■ **HOW TO COMPLETE THIS TASK**
Please report each line in the material below that includes "Zealand".

=== Begin Enclosure ===

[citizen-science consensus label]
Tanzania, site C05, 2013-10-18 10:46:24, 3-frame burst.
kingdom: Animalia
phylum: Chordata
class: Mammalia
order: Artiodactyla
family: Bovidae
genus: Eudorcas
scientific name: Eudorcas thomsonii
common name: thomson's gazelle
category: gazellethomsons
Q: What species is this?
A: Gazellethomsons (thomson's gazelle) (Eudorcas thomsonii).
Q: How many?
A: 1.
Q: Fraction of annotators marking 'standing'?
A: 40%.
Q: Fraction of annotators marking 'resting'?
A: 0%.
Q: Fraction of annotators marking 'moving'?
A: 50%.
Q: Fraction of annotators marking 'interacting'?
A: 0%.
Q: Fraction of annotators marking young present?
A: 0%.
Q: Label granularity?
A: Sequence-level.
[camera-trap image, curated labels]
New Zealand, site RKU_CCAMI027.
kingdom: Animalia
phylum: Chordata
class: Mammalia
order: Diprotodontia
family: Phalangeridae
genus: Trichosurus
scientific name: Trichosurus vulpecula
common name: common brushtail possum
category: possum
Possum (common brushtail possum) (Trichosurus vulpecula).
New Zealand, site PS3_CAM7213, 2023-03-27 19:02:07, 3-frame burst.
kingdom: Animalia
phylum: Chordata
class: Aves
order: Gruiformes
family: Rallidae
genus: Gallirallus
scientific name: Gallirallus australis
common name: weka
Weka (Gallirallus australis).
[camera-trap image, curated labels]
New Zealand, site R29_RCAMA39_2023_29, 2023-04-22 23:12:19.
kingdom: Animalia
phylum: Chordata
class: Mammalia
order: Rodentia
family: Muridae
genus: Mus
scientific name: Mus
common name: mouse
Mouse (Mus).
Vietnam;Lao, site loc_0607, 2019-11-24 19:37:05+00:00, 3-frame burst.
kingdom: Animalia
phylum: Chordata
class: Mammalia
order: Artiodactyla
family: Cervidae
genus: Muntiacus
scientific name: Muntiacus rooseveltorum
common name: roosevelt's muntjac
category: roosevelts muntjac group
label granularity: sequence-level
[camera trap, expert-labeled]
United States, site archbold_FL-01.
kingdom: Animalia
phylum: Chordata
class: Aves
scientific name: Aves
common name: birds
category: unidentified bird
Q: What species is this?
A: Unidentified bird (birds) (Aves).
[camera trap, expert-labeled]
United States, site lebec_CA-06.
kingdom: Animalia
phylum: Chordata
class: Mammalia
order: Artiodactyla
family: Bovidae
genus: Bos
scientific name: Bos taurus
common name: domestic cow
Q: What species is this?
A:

=== End Enclosure ===

■ **FINISHED EXERCISE**
New Zealand, site RKU_CCAMI027.
New Zealand, site PS3_CAM7213, 2023-03-27 19:02:07, 3-frame burst.
New Zealand, site R29_RCAMA39_2023_29, 2023-04-22 23:12:19.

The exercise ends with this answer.